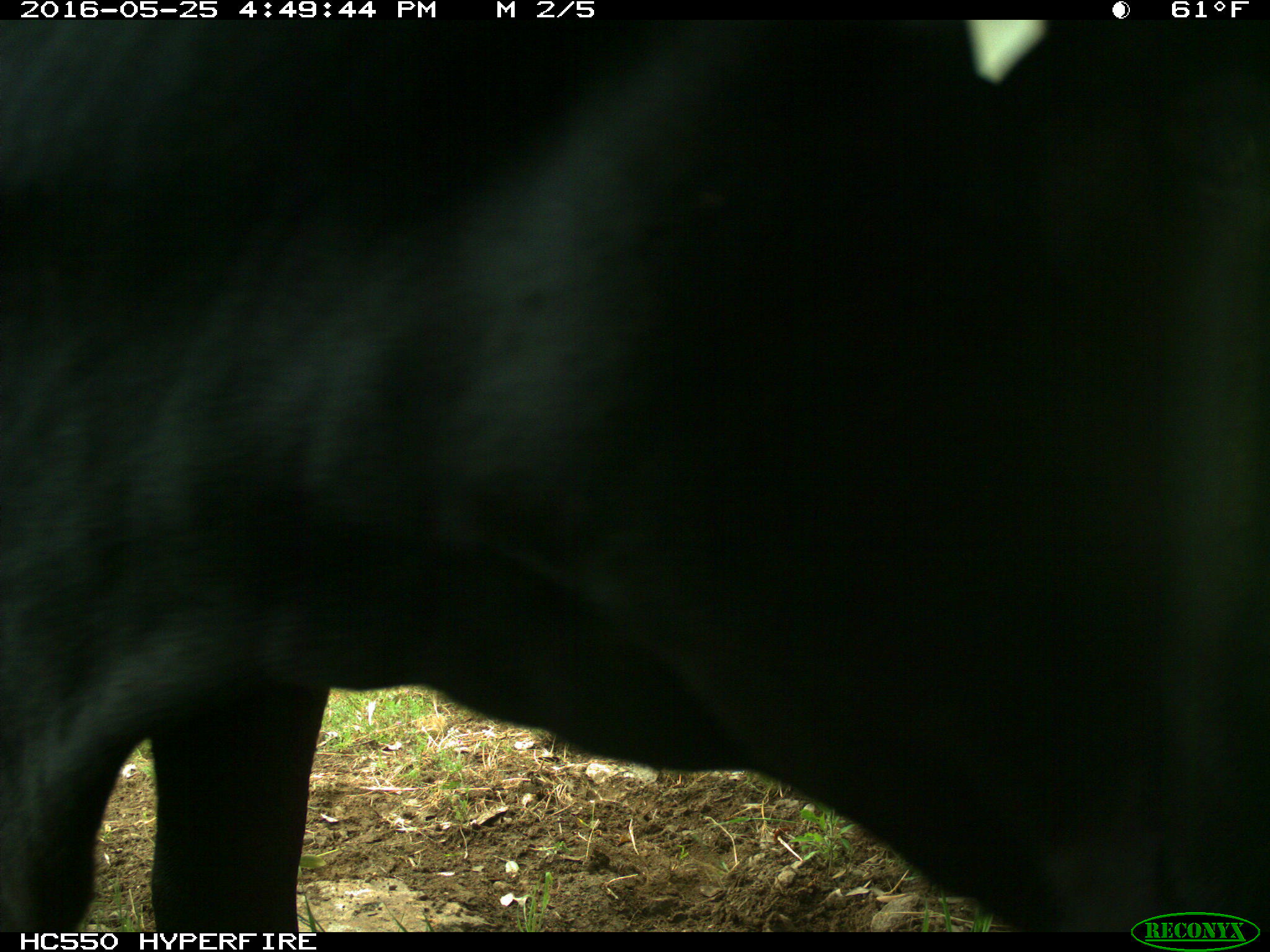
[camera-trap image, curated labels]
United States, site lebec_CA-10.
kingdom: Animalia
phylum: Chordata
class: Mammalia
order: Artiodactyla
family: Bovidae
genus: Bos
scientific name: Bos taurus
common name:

WHAT THE TASK ASKS
Make an exact copy of the records above. Keep out every picture.

COMPLETED EXERCISE
[camera-trap image, curated labels]
United States, site lebec_CA-10.
kingdom: Animalia
phylum: Chordata
class: Mammalia
order: Artiodactyla
family: Bovidae
genus: Bos
scientific name: Bos taurus
common name:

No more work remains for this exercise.